The sun is out, the sky is blue, and the temperature is clement enough that G'ma is comfy in just her sweatsuit. Old ladies in sweatsuits is my favorite sartorial statement of the last quarter century. It's such an obvious solution to a universal problem - old people are cold all the time and many don't have the manual dexterity to make buttons and zippers useful appurtenances. The home economist in me loves them.
But, back to my nice day. The Little Cuter sent me several heart-warming emails, most of them dealing with how much she loves this season and how she channels me while making a gigantic mess creating her latkes. She's gushing over the fabulous gift tags she found this season, and I know just exactly what she means when she tells me that she crumbles with joy as she attaches them to her presents. She's my girl, and I love her.
The Big Cuter woke up early to be functional for his last exam of his first semester of law school. They take them on computers, and if there's a technical problem the geeks are there with a solution -- a pencil and a Blue Book. Seriously. He packed a bottle of champagne and popped it as he turned in the test; he's on vacation until the middle of January and I can feel his bliss.
If you're only as happy as your unhappiest child then I am ecstatic.
Arrived at the gym to find that I'd misread the schedule and the clock - in fact I was on time for my favorite yoga class of the week. I love surprises like that. Mattie is one of those flexible people who seem to have no bones; she's all ligaments and tendons and bends and stretches like silly putty.
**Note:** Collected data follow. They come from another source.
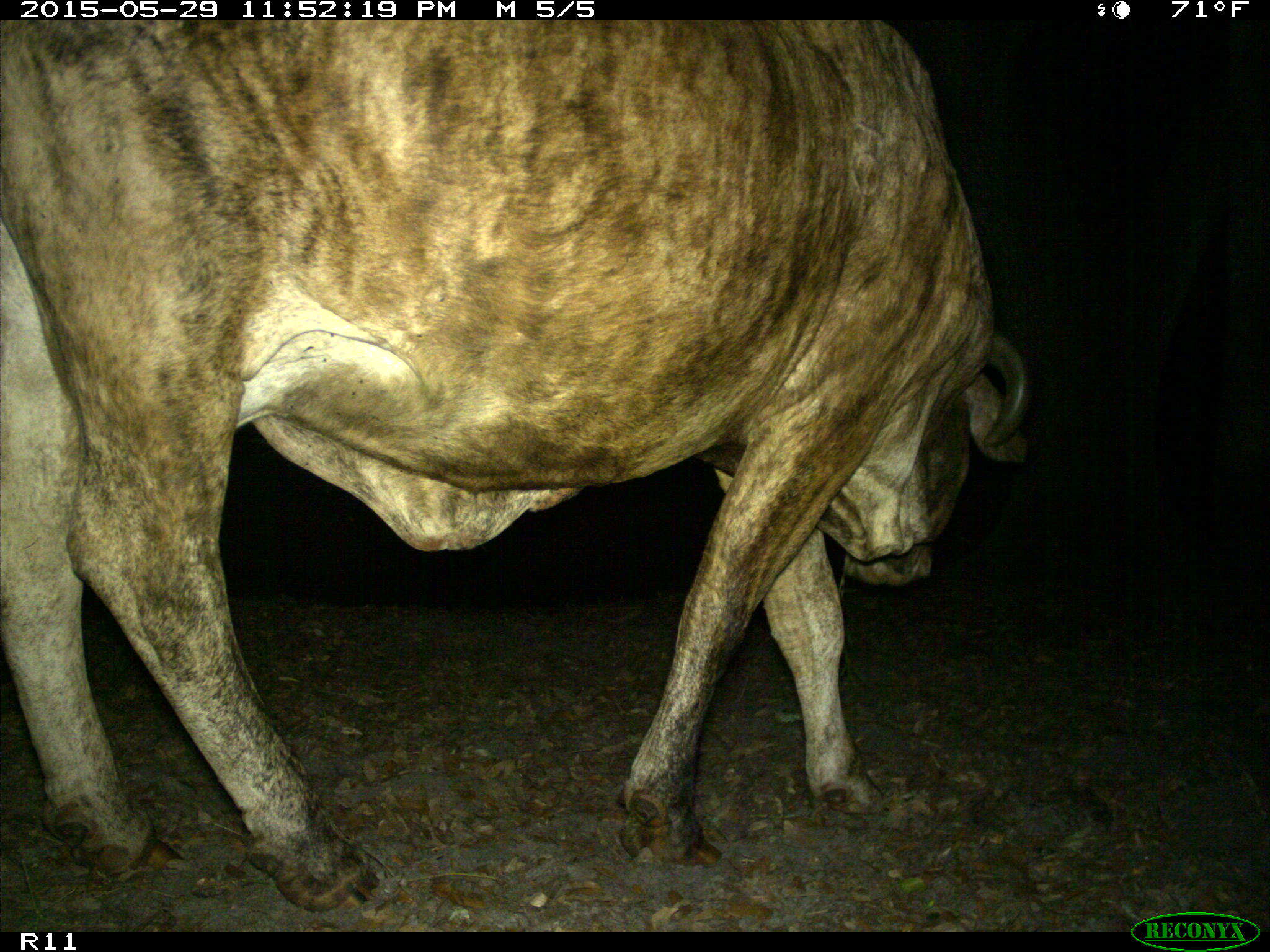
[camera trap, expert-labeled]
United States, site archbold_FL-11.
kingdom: Animalia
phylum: Chordata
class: Mammalia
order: Artiodactyla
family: Bovidae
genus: Bos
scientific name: Bos taurus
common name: domestic cow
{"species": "Bos taurus (domestic cow)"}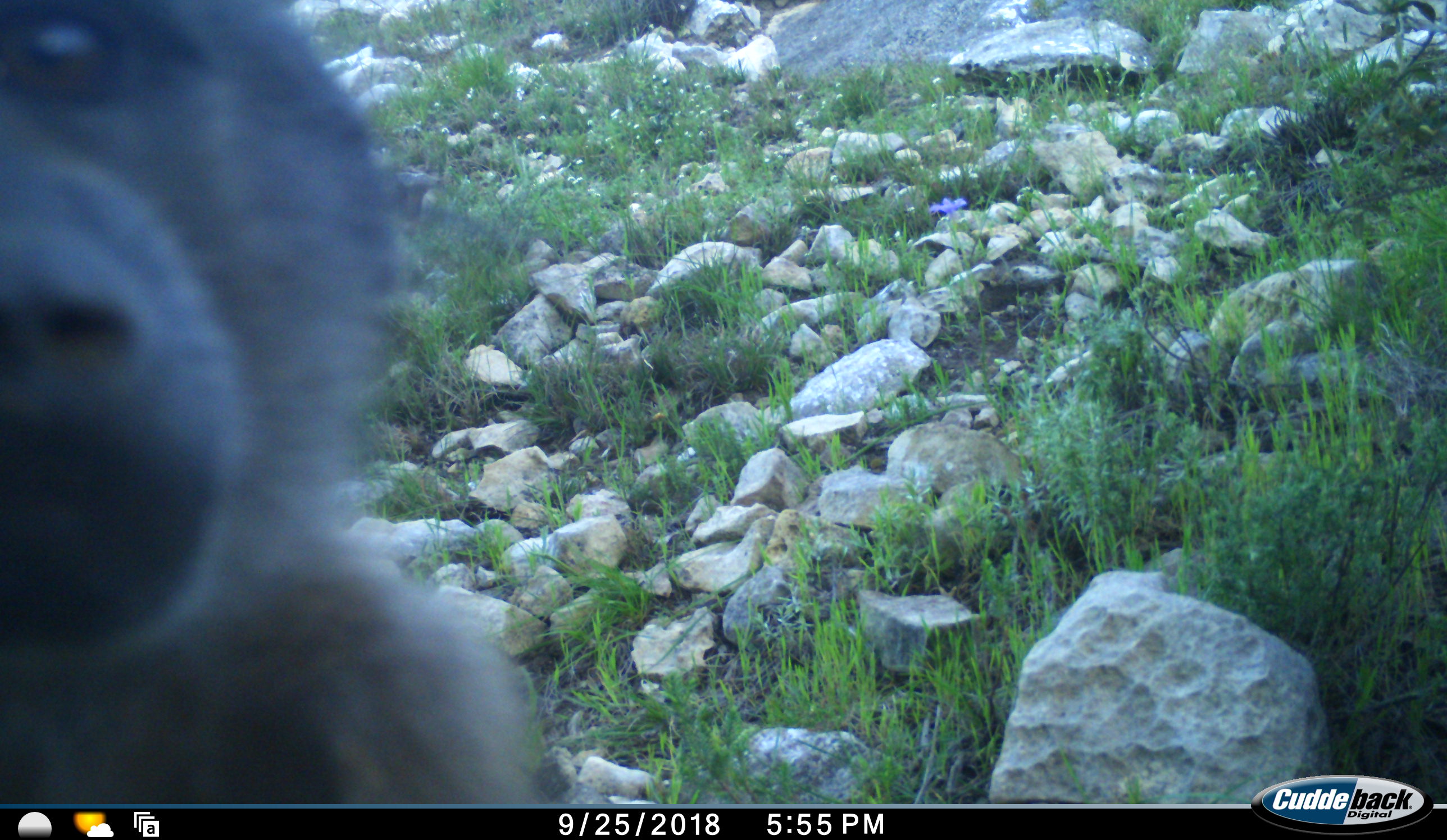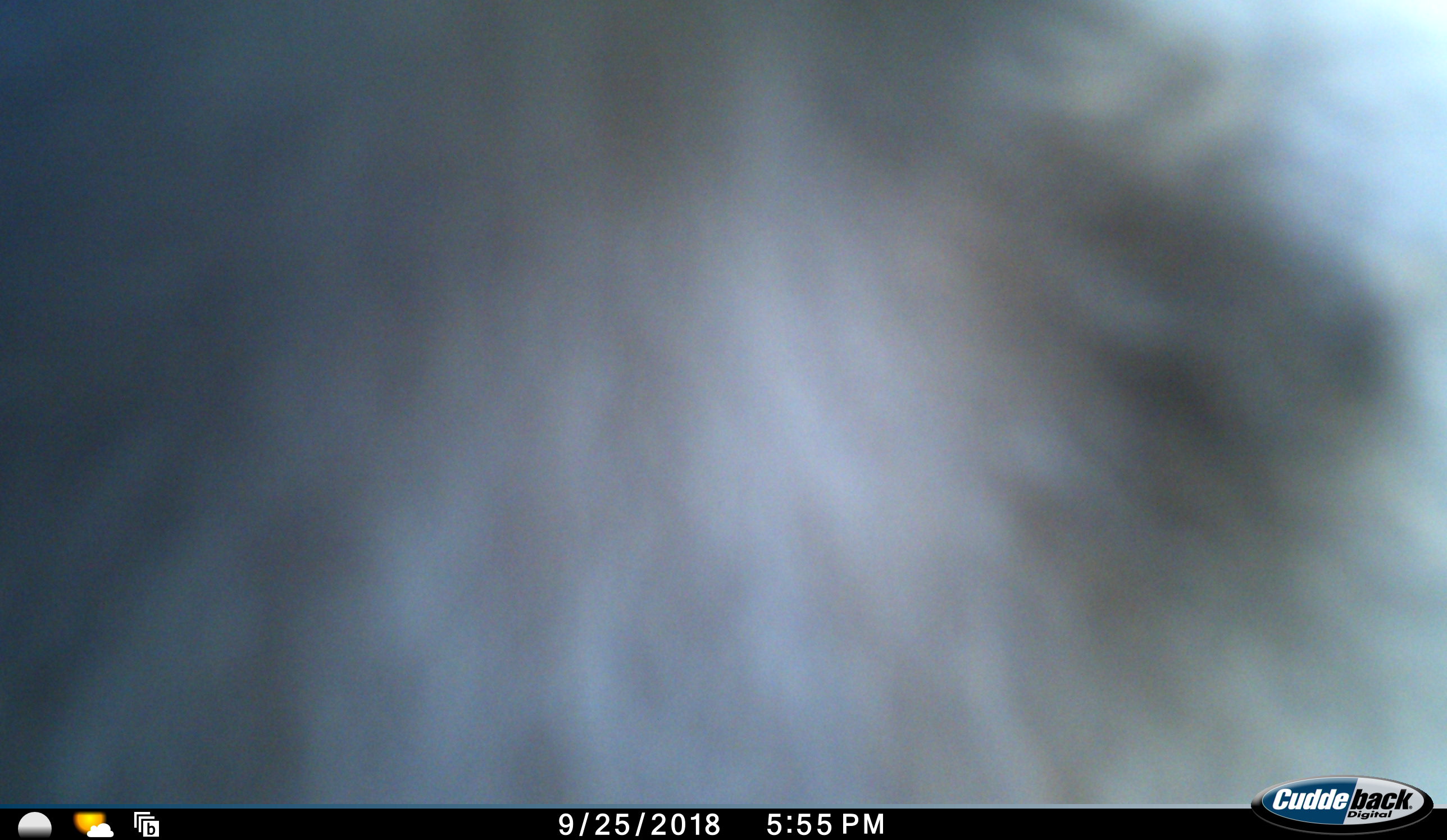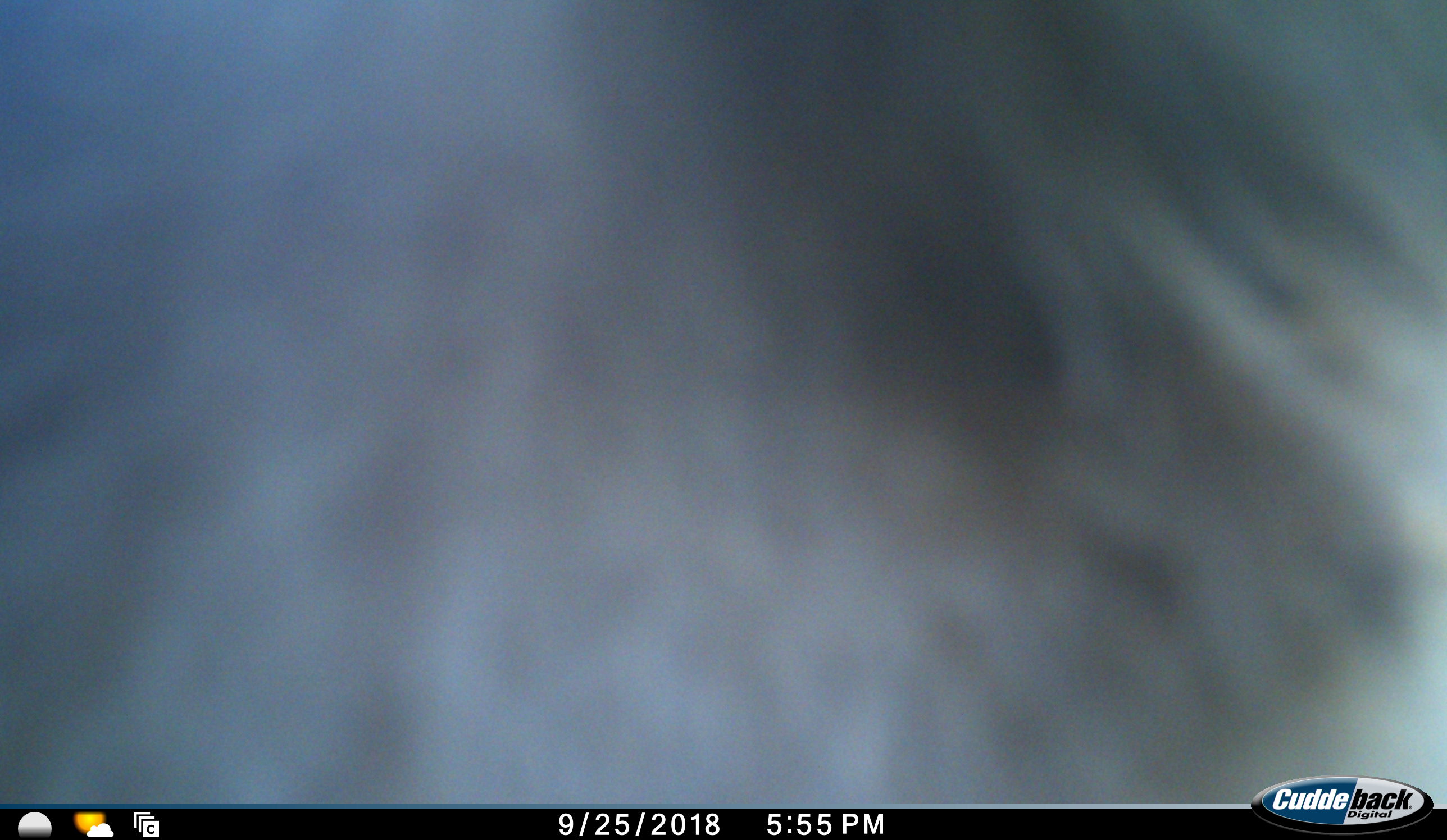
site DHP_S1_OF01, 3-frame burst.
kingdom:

And she laughs as she leads us and instructs us and moves us in ways we never thought possible. And yet, there we are.
She sent us inside ourselves and I started to think about my nascent New Year's Resolution. Watching John Wooden at his eponymous basketball tournament last weekend (Hoya Saxa!) reminded me of what a fine man he is. One of the current Bruins looked straight into the camera and said "When Coach Wooden is around you stand up straighter and you're always acting the way you know he would expect you to act." 19 years old and he'd been in the presence of greatness and he knew it and he wanted to live up to it. That is a role model.
So when Coach Wooden quoted Abraham Lincoln (his favorite person after his wife, Nellie.... I told you, this guy is the real deal!) I paid attention and found the germ of a resolution:
"Mr. Lincoln said that people are generally as happy as they allow themselves to be."
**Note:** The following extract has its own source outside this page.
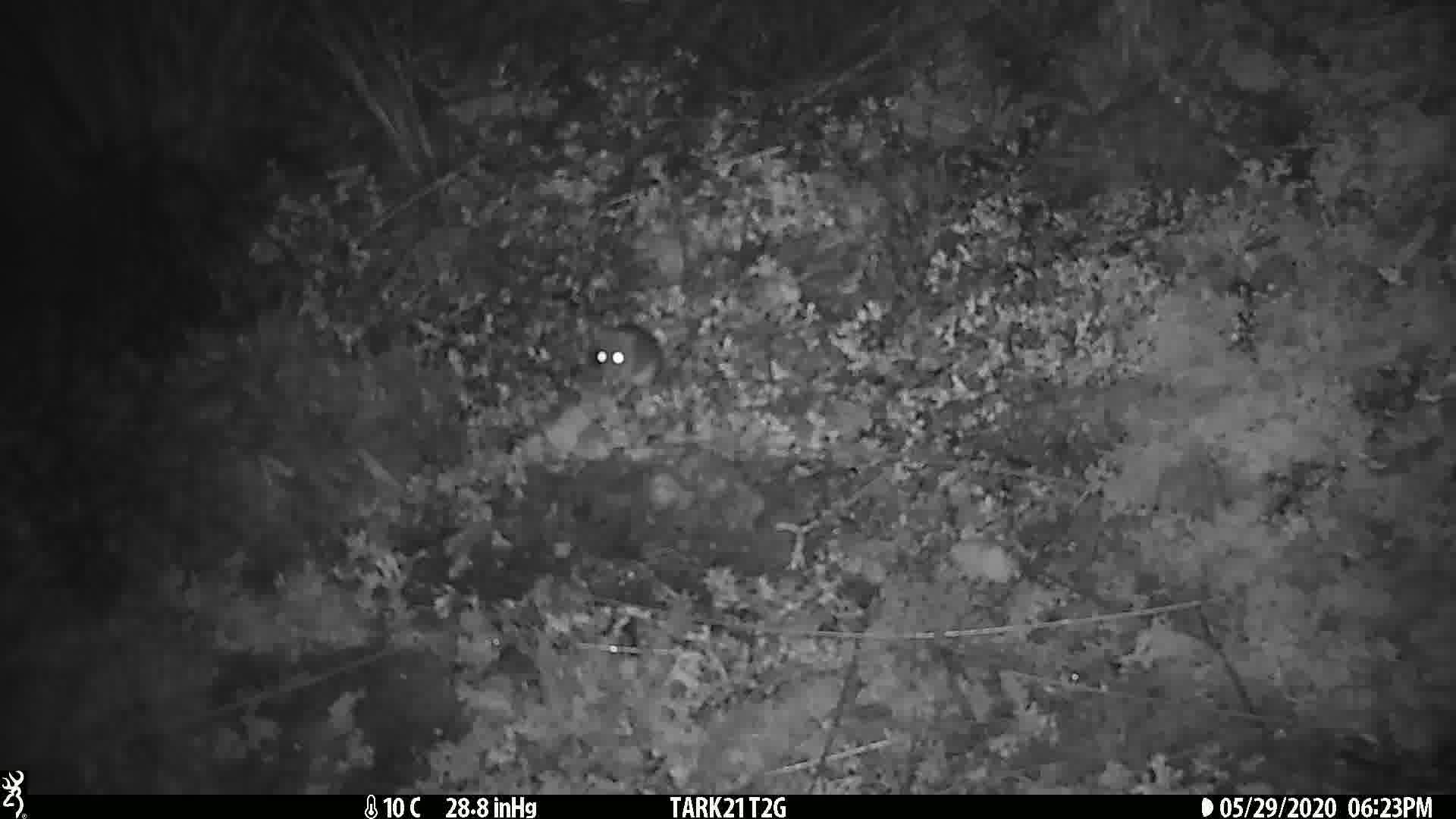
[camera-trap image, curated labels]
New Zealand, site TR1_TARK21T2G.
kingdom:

I still was exploring the concept of allowing myself to be happy during the reading at the end of class when Mattie read a similar homily from the Bhagavad Gita and I was struck by the quantum connection between my burgeoning resolution and her finding that passage for us. I left the gym floating a cloud of connectivity.
Came home to a Hanukah card from my Aunt Lillian, she of the green jello mold. She was thanking me for the bundle of World War II era photos I'd found in G'ma's hutch and sent on to her. She had never seen those pictures of her husband (G'ma's brother, Paul, who trained in Texas and fought with Patton and apparently knew a lot of other very handsome soldiers with whom to be photographed) in his uniform and they'd opened a floodgate of memories for her. She told me the story of how they met - and G'ma, later in the day, remembered the outlines of that day as well. Aunt Lilly loved me for sending the memories, and I loved her back for sharing hers. The fact that her grandson could use the pictures to make a collage for his 1st grade's Veterans Day celebration was an extra added bonus for both of us. The day was only getting better.
G'ma and I found a wonderful new sandwich place and we created 2 perfect lunches before we went to the bowling alley where I somehow threw 2 strikes and 3 spares and ended up scoring 130 points and winning the first game. Not that we care. Not that anyone will remember. Not that it made a difference. But it did make me smile. I'm not going to talk about the second game we played. Suffice it to say that it's a good thing we don't care.
Got home to find a holiday card from Amster and it turns out that she likes me as much as I like her. There's something very special when your friends take the time to write down how they feel and then take the next step and send those feelings on. Very special indeed.
I cleaned up the wrapping supplies and re-set the outdoor lights timer and read another chapter or two and cooked dinner and did the hundred other things one does as the day winds down. And I did them all with a great big smile plastered on my face.
I told you - I'm having a very nice day.